_Provided passage:_
________

The moto behind the creation of this application is to bring all the resources useful to the students at one
place which can be accessed with the go of a click.
This application has 3 important modules which are core to this application those are Resume, Job, and
Profile.
Resume is a feature that is a part of the application helping students in building resume by simpling
giving details and by one click and previewing different styles of resume templates and by downloading
resume one can upload resume for different jobs.A student can create his/her resume by our app, by just
simple one click after giving details.
Job is another part of the application where students get different companies job vacancies in-detail and
students can apply for jobs directly.
Profile is the last important part of application we user can access his daily activities and get status of job
interviews that he applied for.

________

_Given information:_
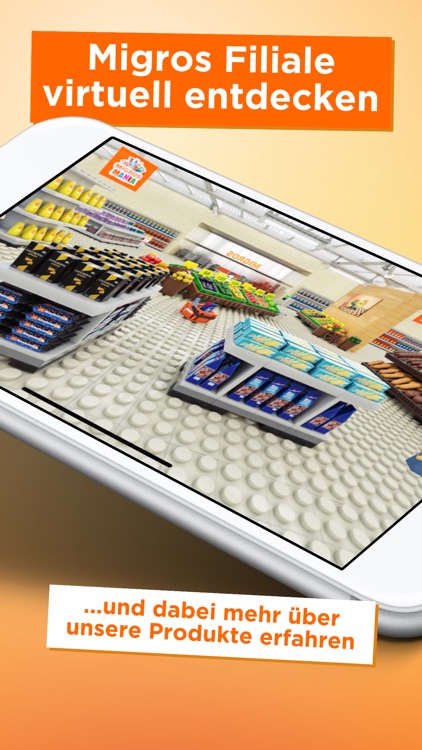 Migros Play – Spiel & Spass screenshot-5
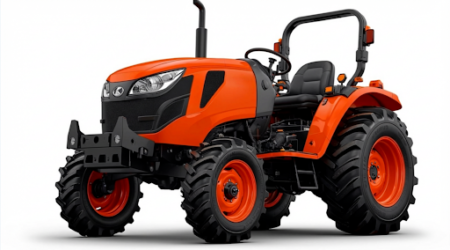 Kubota L3301 Traktor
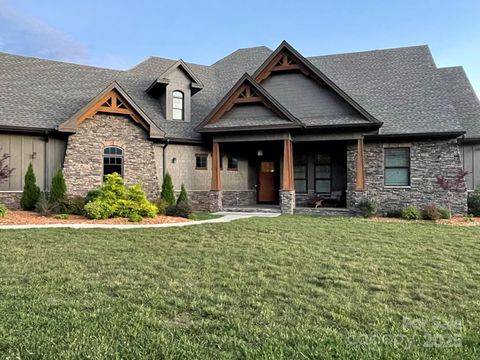 700 Bear Cliff Drive 34 Nebo NC 28761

________

_Your assignment:_
Continue the app description above, picking up after its final sentence about the Profile module.

_Response to this exercise:_
5.2 Features:
Some of the Key features of the Application are as follows:
1. Easy to use: Usability of any application can be categorized into complex and easy based on the
navigation and the GUI, this application has a comfortable navigation control and GUI of this application
is also moderate in complexity thus making its users to navigate to the desired location easily, making its
usability easy.
2. Simple GUI: GUI or to elaborate Graphical User Interface is the important factor which has a major
impact on any software and its usability, if the Interface is simple the user would be comfortable in using
the application, interface is nothing but the screen with which user interacts in order to obtain his/her
queries resolved. This application can be rated 4 out of 5 in the simplicity leaving a room for further
improvement.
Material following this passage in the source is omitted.